Mis amigos se dividen entre a los que les interesa la política y a los que no. En ocasiones, prefiero a unos, en otras ocasiones a los otros. El hecho es que no podría vivir sin alguno de los dos grupos: si desaparecieran los primeros sentiría mucho no tener con quien discutir sobre asuntos que considero fundamentales para la humanidad, pero sobre todo dejaría de aprender de ellos; si desaparecieran los segundos, no tendría un espacio de relajo y la oportunidad para tomarme las cosas un poco menos en serio.

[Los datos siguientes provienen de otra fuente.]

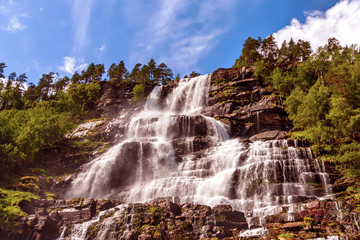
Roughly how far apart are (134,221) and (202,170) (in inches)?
435

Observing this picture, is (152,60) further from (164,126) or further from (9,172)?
(9,172)

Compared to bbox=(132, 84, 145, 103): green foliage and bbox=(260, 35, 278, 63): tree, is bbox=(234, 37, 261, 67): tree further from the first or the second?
bbox=(132, 84, 145, 103): green foliage

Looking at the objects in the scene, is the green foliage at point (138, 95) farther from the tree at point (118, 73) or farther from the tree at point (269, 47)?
the tree at point (269, 47)

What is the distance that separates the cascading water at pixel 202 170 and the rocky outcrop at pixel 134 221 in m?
3.02

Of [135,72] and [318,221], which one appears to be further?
[135,72]

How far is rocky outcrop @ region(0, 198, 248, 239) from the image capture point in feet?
56.5

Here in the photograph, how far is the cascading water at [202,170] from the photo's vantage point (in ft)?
74.0

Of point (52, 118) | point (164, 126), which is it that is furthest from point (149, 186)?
point (52, 118)

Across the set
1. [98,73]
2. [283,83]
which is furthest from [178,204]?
[98,73]

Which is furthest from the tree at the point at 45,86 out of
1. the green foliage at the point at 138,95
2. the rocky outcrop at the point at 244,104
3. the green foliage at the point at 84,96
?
the rocky outcrop at the point at 244,104

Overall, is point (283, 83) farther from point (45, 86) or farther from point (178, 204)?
point (45, 86)

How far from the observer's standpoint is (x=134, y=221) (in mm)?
18703

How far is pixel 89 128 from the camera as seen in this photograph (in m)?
47.8

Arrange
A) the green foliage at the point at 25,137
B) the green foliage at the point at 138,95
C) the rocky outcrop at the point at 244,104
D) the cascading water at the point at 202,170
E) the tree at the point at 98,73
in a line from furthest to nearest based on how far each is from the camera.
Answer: the tree at the point at 98,73 < the green foliage at the point at 138,95 < the rocky outcrop at the point at 244,104 < the green foliage at the point at 25,137 < the cascading water at the point at 202,170
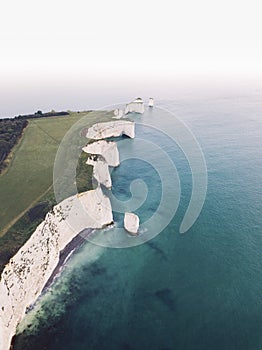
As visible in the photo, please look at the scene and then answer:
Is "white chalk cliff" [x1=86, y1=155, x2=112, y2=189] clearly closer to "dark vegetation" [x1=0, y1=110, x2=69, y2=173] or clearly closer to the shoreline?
the shoreline

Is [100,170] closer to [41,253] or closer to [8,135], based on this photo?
[41,253]

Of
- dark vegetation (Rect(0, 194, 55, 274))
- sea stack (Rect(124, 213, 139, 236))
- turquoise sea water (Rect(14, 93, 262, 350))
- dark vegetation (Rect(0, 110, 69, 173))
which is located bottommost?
turquoise sea water (Rect(14, 93, 262, 350))

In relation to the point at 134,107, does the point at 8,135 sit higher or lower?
lower

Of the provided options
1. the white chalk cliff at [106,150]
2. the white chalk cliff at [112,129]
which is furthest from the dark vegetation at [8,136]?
the white chalk cliff at [112,129]

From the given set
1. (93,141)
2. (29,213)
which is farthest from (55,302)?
(93,141)

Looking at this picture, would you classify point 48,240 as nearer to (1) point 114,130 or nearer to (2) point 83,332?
(2) point 83,332

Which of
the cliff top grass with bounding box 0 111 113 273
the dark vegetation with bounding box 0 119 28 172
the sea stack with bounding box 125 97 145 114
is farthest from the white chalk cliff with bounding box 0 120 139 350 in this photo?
the sea stack with bounding box 125 97 145 114

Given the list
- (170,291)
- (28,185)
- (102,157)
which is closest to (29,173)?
(28,185)
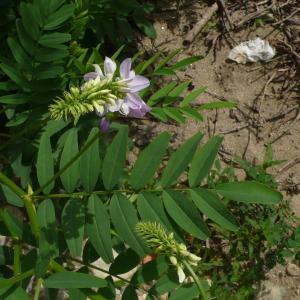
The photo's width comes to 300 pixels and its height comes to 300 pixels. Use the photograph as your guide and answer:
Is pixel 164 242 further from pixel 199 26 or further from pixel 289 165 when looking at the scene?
pixel 199 26

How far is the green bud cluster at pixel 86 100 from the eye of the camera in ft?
4.32

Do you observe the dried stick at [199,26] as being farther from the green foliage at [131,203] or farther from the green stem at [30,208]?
the green stem at [30,208]

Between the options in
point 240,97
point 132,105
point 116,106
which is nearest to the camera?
point 116,106

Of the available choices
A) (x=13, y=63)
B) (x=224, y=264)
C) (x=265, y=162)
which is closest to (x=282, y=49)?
(x=265, y=162)

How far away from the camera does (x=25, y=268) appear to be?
1.86 m

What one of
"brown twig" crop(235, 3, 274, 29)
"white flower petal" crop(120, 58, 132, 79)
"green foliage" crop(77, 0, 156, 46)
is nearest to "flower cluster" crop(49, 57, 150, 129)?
"white flower petal" crop(120, 58, 132, 79)

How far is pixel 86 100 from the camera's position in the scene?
1348 mm

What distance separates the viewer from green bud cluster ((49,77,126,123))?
1.32 m

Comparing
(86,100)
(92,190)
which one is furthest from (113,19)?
(86,100)

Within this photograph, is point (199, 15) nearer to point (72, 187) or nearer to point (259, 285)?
point (259, 285)

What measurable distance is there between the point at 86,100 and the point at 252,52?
2350mm

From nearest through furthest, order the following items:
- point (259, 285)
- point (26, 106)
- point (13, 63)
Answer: point (13, 63), point (26, 106), point (259, 285)

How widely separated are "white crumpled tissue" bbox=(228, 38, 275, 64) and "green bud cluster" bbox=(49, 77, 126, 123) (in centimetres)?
222

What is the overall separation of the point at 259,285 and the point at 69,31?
1716 mm
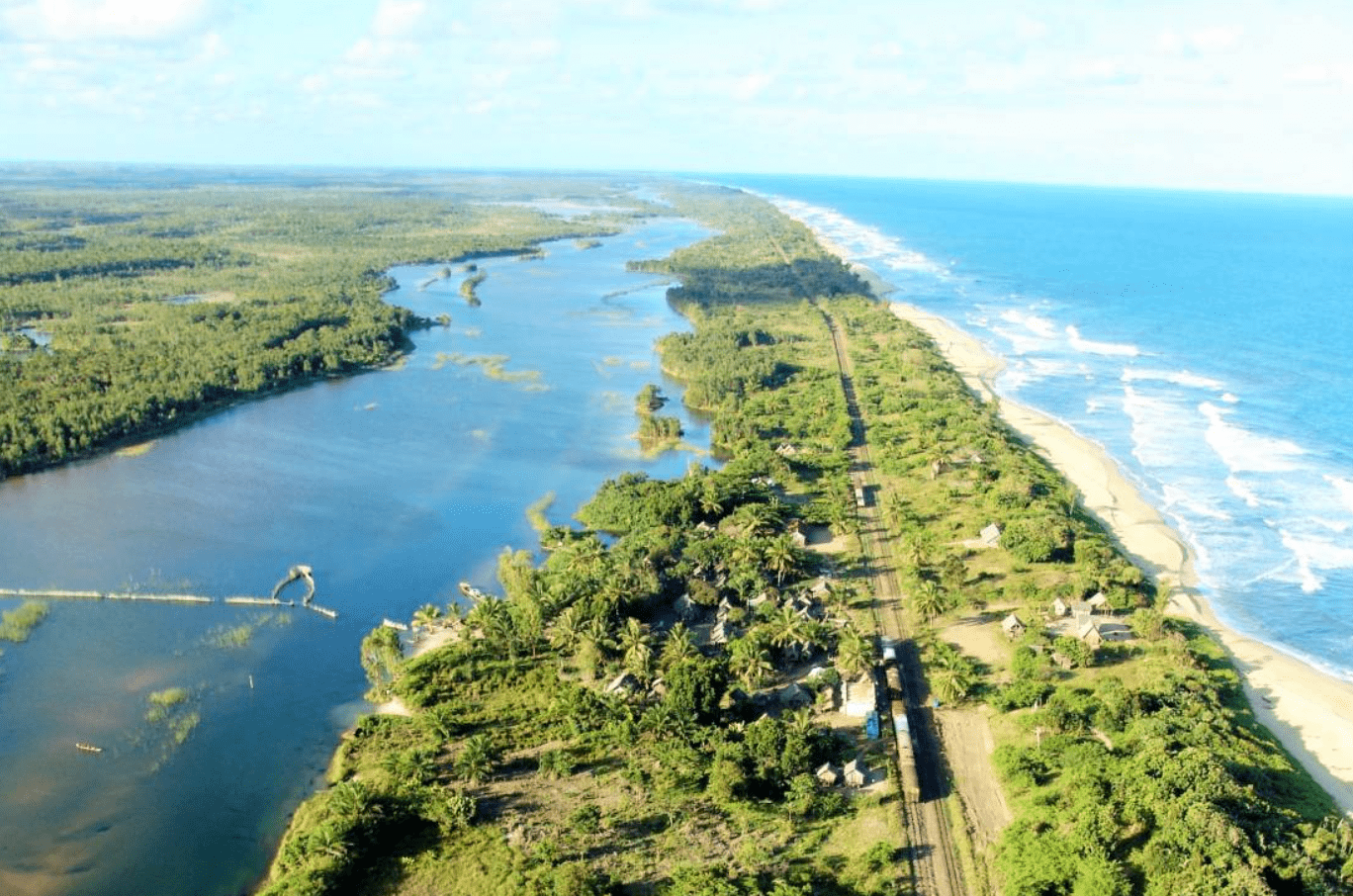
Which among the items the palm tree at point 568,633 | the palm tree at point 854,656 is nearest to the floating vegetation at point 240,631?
the palm tree at point 568,633

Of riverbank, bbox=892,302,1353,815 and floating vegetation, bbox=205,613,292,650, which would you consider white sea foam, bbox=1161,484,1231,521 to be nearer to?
riverbank, bbox=892,302,1353,815

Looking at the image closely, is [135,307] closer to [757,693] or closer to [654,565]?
[654,565]

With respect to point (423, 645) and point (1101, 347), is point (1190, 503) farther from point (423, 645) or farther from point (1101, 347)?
point (1101, 347)

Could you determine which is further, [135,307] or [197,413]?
[135,307]

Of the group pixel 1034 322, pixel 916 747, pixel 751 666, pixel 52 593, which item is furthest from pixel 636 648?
pixel 1034 322

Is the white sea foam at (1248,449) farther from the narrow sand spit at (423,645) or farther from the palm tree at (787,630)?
the narrow sand spit at (423,645)

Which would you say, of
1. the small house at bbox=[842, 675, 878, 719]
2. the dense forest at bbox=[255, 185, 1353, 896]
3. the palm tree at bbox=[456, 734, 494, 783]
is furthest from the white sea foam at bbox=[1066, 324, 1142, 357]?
the palm tree at bbox=[456, 734, 494, 783]

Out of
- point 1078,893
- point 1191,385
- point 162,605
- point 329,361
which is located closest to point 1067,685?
point 1078,893
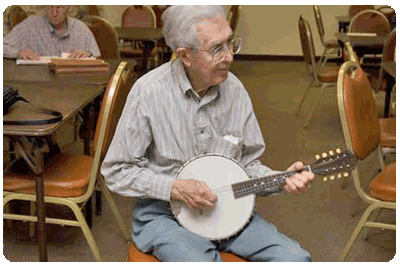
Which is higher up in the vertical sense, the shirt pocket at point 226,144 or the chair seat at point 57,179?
the shirt pocket at point 226,144

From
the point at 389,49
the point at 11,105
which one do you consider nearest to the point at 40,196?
the point at 11,105

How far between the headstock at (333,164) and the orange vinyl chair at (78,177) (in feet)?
2.49

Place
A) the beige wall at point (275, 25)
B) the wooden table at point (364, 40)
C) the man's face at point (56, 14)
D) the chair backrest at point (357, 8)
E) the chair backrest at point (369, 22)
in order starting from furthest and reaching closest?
the beige wall at point (275, 25)
the chair backrest at point (357, 8)
the chair backrest at point (369, 22)
the wooden table at point (364, 40)
the man's face at point (56, 14)

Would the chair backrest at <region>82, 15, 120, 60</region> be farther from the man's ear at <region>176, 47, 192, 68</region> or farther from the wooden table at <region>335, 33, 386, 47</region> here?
the man's ear at <region>176, 47, 192, 68</region>

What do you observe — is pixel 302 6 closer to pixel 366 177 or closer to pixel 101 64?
pixel 366 177

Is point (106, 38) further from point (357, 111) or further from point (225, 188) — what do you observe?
point (225, 188)

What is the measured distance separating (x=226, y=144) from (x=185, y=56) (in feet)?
0.86

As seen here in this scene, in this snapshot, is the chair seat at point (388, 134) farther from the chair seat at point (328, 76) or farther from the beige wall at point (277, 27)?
the beige wall at point (277, 27)

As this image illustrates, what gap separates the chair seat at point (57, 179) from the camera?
2.18 metres

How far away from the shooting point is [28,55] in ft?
10.4

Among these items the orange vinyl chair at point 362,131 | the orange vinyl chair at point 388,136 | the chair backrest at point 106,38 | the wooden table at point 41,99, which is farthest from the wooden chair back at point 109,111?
the chair backrest at point 106,38

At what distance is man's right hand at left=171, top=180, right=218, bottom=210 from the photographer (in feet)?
5.10

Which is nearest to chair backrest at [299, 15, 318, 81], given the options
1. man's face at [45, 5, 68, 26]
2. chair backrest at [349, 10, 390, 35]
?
chair backrest at [349, 10, 390, 35]

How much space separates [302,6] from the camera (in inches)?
312
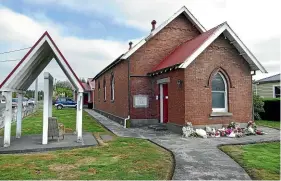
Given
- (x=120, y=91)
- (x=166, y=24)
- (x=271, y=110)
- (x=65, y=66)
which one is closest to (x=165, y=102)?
(x=120, y=91)

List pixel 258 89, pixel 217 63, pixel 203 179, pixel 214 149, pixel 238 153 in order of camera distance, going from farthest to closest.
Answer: pixel 258 89 → pixel 217 63 → pixel 214 149 → pixel 238 153 → pixel 203 179

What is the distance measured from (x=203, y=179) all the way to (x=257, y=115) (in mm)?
17414

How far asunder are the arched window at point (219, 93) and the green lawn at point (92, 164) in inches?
225

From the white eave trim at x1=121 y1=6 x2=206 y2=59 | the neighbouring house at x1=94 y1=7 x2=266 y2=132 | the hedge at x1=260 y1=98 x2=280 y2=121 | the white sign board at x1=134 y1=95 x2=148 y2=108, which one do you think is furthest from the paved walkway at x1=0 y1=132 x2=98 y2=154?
the hedge at x1=260 y1=98 x2=280 y2=121

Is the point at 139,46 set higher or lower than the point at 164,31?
lower

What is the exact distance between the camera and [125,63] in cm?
1720

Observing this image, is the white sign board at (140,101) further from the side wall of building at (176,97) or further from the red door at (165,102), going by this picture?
the side wall of building at (176,97)

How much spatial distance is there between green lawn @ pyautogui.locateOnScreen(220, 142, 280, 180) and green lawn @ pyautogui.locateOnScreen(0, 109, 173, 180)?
2059mm

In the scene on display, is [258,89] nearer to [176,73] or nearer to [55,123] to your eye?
[176,73]

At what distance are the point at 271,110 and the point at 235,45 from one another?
10.5m

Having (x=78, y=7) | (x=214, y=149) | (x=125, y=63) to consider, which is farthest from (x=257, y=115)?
(x=78, y=7)

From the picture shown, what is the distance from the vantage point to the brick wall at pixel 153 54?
16483 mm

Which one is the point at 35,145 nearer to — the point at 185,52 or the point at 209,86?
the point at 209,86

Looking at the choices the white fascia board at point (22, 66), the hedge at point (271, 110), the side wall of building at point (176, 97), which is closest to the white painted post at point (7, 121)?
the white fascia board at point (22, 66)
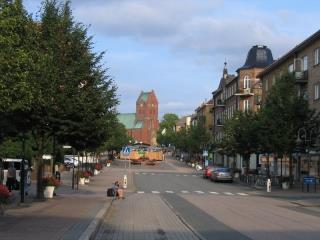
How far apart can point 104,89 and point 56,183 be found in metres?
5.66

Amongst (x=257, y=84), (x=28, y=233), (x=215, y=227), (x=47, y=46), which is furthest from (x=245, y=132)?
(x=28, y=233)

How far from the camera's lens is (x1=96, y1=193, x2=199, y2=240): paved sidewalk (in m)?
16.8

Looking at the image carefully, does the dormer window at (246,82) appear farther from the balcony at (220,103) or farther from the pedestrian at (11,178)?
the pedestrian at (11,178)

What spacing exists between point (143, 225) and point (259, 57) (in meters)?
84.3

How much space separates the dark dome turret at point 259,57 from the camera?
100500 mm

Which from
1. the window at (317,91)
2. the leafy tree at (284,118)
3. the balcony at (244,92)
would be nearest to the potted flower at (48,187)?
the leafy tree at (284,118)

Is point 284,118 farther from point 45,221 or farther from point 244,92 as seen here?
point 244,92

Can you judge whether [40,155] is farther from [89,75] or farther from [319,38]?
[319,38]

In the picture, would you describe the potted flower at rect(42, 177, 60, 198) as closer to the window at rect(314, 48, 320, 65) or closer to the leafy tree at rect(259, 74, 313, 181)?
the leafy tree at rect(259, 74, 313, 181)

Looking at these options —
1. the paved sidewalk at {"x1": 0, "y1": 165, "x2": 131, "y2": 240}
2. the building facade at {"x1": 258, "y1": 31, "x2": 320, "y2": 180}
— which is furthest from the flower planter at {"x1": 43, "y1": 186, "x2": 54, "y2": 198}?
the building facade at {"x1": 258, "y1": 31, "x2": 320, "y2": 180}

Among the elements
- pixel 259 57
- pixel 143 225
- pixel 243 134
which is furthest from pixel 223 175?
pixel 143 225

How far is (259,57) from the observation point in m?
102

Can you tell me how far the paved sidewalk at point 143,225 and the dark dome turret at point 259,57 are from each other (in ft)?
246

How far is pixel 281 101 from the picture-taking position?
51031 millimetres
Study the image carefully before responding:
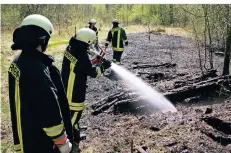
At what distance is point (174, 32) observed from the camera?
25.8 m

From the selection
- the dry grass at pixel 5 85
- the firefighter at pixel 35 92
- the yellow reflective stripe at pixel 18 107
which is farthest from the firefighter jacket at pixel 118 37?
the yellow reflective stripe at pixel 18 107

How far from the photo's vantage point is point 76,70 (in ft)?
17.0

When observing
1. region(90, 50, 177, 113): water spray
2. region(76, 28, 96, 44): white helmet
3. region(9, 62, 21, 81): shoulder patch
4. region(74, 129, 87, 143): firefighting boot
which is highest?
region(76, 28, 96, 44): white helmet

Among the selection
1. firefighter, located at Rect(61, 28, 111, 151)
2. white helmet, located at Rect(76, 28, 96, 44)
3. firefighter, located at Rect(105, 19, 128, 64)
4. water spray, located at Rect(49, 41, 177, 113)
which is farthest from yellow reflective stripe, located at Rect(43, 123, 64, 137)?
firefighter, located at Rect(105, 19, 128, 64)

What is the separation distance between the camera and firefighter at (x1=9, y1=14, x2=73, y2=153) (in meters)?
2.91

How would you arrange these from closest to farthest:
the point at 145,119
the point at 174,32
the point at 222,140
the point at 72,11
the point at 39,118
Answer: the point at 39,118 → the point at 222,140 → the point at 145,119 → the point at 72,11 → the point at 174,32

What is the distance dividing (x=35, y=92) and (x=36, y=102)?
95 millimetres

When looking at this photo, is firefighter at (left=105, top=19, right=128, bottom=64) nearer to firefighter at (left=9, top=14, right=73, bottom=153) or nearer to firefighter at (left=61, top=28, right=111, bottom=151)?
firefighter at (left=61, top=28, right=111, bottom=151)

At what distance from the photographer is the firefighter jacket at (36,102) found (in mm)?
2900

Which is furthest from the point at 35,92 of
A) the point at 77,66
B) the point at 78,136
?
the point at 78,136

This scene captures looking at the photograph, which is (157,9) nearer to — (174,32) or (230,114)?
(174,32)

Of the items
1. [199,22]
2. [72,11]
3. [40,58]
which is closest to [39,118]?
[40,58]

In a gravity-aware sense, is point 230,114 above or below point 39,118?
below

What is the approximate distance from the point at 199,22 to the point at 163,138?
263 inches
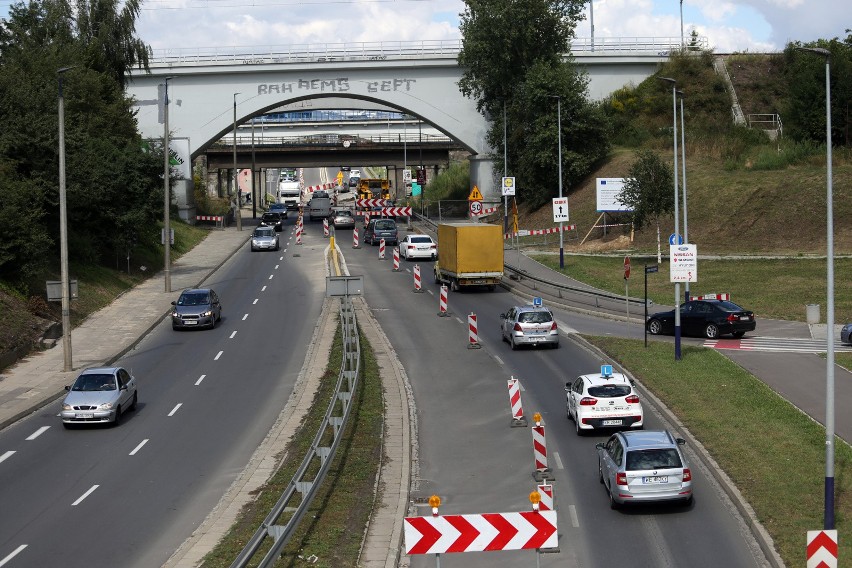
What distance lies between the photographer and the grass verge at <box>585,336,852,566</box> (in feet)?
59.9

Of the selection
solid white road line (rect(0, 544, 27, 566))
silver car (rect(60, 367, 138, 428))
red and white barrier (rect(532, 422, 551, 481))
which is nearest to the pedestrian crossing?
red and white barrier (rect(532, 422, 551, 481))

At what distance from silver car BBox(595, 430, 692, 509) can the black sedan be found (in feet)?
65.0

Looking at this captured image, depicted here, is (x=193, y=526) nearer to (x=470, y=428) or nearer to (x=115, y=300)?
(x=470, y=428)

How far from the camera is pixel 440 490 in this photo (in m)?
21.4

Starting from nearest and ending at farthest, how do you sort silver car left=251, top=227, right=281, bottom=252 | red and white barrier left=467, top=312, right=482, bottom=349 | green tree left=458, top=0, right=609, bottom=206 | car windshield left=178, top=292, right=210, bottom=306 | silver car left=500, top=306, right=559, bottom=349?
silver car left=500, top=306, right=559, bottom=349 → red and white barrier left=467, top=312, right=482, bottom=349 → car windshield left=178, top=292, right=210, bottom=306 → silver car left=251, top=227, right=281, bottom=252 → green tree left=458, top=0, right=609, bottom=206

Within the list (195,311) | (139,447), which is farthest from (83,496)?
(195,311)

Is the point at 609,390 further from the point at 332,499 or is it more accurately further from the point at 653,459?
the point at 332,499

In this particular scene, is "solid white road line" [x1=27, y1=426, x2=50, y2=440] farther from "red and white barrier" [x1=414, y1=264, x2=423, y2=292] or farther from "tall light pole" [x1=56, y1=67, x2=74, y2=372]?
"red and white barrier" [x1=414, y1=264, x2=423, y2=292]

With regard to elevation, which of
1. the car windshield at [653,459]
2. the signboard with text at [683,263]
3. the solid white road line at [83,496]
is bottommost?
the solid white road line at [83,496]

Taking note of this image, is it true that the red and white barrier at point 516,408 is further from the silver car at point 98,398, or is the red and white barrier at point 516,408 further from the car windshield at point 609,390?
the silver car at point 98,398

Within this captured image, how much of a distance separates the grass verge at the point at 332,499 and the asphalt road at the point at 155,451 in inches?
43.0

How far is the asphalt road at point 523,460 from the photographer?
1738 centimetres

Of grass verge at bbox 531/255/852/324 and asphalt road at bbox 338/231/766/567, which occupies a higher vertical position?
grass verge at bbox 531/255/852/324

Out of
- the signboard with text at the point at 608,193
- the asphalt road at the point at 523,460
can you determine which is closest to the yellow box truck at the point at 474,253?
the asphalt road at the point at 523,460
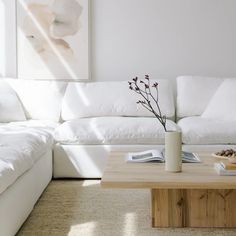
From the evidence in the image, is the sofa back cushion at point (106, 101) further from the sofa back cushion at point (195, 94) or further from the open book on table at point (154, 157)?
the open book on table at point (154, 157)

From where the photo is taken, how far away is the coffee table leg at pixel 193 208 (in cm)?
219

Hay días en que pienso que es irresponsable no interesarse en política, hay otros días en que creo que cada quien es libre de interesarse por lo que quiera y ciertamente la política es bastante monótona y las personas tenemos cosas más importantes por hacer. El primer tipo de días coinciden con mi personalidad impetuosa y decidida a cambiar el mundo, el segundo tipo de días, en cambio, encuentra al yo más espontáneo, al que su capacidad de disfrutar de las pequeñas cosas (como cantaba Mercedes Sosa) le hace plenamente feliz.
Hoy parece ser un día del primero tipo, aunque, al ser consciente de mi (casi) bipolaridad, intentaré moderarme.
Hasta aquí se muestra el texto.